■ Challenge ■
Reproduce the passage from the text on responding to a Failure to Function refusal, starting with "So, how do you" and going on through "to be weak.".

■ Text segment ■
::::::::::

So, how do you respond to this Refusal?
First, you want to look to see if the USPTO provided persuasive evidence for this Refusal.
So, if my trademark was TACO TUESDAY, I’d look to see if the USPTO attached a lot of evidence in the Office Action of others using this widely-used message.
I’d also google this term to see if it is commonly used. Here, if you googled TACO TUESDAY, you’d see that there is a LOT of third-party evidence of restaurants and bars using these words to advertise their goods and services. If you find that there is a lot of evidence, then it is more difficult to overcome this Refusal.
So, you should consider whether the USPTO provided sufficient evidence to establish this refusal, or if you consider the evidence to be weak.
And you can also consider whether you have evidence that shows that consumers WOULD see your trademark as a source indicator of your goods and services. This is unfortunately difficult to do when there are many examples of the industry commonly using the message, such as the TACO TUESDAY example. But if the USPTO did not provide persuasive third-party evidence, you would want to point this out in your Response.
Second, if you submitted a specimen, or proof of your trademark in commerce, the USPTO will consider whether your applied-for trademark actually fails to function as a trademark on your specimen.
Normally, failure to function refusals are issued when you’ve already submitted a specimen, unless the USPTO finds a lot of evidence that the applied-for mark fails to function as a trademark without having to even look at a specimen as additional evidence.
This was the case with Lebron James’ application. He filed under an intent to use 1(b) basis, so he did yet have to provide a specimen in his initial application. But the USPTO found enough third-party evidence of others using this trademark as a commonplace message to support a Failure to Function Refusal.
But let’s say you did submit a specimen with your application.
One question you might ask is: Would consumers view this trademark as a source of my goods and services, or would it be viewed as merely informational?
Let’s consider if your trademark was HOURS OF ENERGY NOW, and you use a specimen with this wording in the fine print. When a consumer looked at this product, would they view this wording as a trademark? Probably not. It’s not featured prominently, and is included in an area of the bottle where basic information is provided. They’d likely just view it as providing information about your goods.
But, let’s say you submitted a specimen that has HOURS OF ENERGY NOW prominently displayed as the only wording on a bottle. In that case, consumers could arguably consider the wording to act as a trademark as opposed to being merely informational.
Remember that regardless of how your trademark is shown on the specimen, or if you didn’t even provide a specimen at all yet, the USPTO might have enough evidence to support a Failure to Function refusal by providing third-party evidence.
Unfortunately, unlike some of the other Refusals, you cannot amend to the Supplemental Register, or argue that your mark has acquired distinctiveness, in order to overcome this Refusal.

::::::::::

■ Extracted information ■
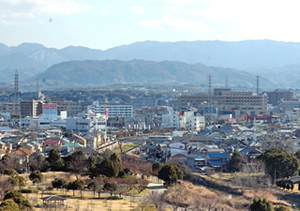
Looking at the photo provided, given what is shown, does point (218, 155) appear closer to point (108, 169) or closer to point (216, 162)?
point (216, 162)

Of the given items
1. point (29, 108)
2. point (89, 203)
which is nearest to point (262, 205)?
point (89, 203)

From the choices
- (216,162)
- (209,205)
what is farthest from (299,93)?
(209,205)

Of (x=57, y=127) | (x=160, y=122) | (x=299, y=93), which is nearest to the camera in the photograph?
(x=57, y=127)

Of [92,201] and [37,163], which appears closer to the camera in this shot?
[92,201]

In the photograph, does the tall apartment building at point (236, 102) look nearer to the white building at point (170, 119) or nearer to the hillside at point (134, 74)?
the white building at point (170, 119)

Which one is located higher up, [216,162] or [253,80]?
[253,80]

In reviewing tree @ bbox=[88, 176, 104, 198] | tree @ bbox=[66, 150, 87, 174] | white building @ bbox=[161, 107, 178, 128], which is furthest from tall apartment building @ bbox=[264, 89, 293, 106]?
tree @ bbox=[88, 176, 104, 198]

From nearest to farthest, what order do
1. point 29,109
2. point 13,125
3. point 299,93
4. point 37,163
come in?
point 37,163 → point 13,125 → point 29,109 → point 299,93

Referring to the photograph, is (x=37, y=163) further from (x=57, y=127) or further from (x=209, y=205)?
(x=57, y=127)
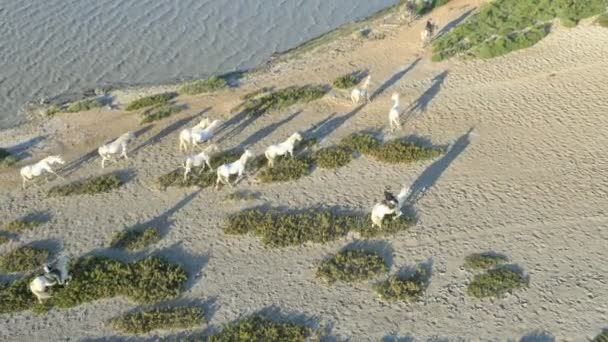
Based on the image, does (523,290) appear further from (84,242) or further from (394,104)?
(84,242)

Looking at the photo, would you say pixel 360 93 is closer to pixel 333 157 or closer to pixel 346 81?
pixel 346 81

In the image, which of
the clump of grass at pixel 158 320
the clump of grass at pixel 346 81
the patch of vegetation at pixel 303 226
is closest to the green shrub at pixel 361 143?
the patch of vegetation at pixel 303 226

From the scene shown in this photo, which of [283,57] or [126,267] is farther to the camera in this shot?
[283,57]

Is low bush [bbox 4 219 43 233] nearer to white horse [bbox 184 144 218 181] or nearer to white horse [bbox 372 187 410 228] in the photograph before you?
white horse [bbox 184 144 218 181]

::::::::::

■ Result for this task ■
So, how do you respond to this Refusal?
First, you want to look to see if the USPTO provided persuasive evidence for this Refusal.
So, if my trademark was TACO TUESDAY, I’d look to see if the USPTO attached a lot of evidence in the Office Action of others using this widely-used message.
I’d also google this term to see if it is commonly used. Here, if you googled TACO TUESDAY, you’d see that there is a LOT of third-party evidence of restaurants and bars using these words to advertise their goods and services. If you find that there is a lot of evidence, then it is more difficult to overcome this Refusal.
So, you should consider whether the USPTO provided sufficient evidence to establish this refusal, or if you consider the evidence to be weak.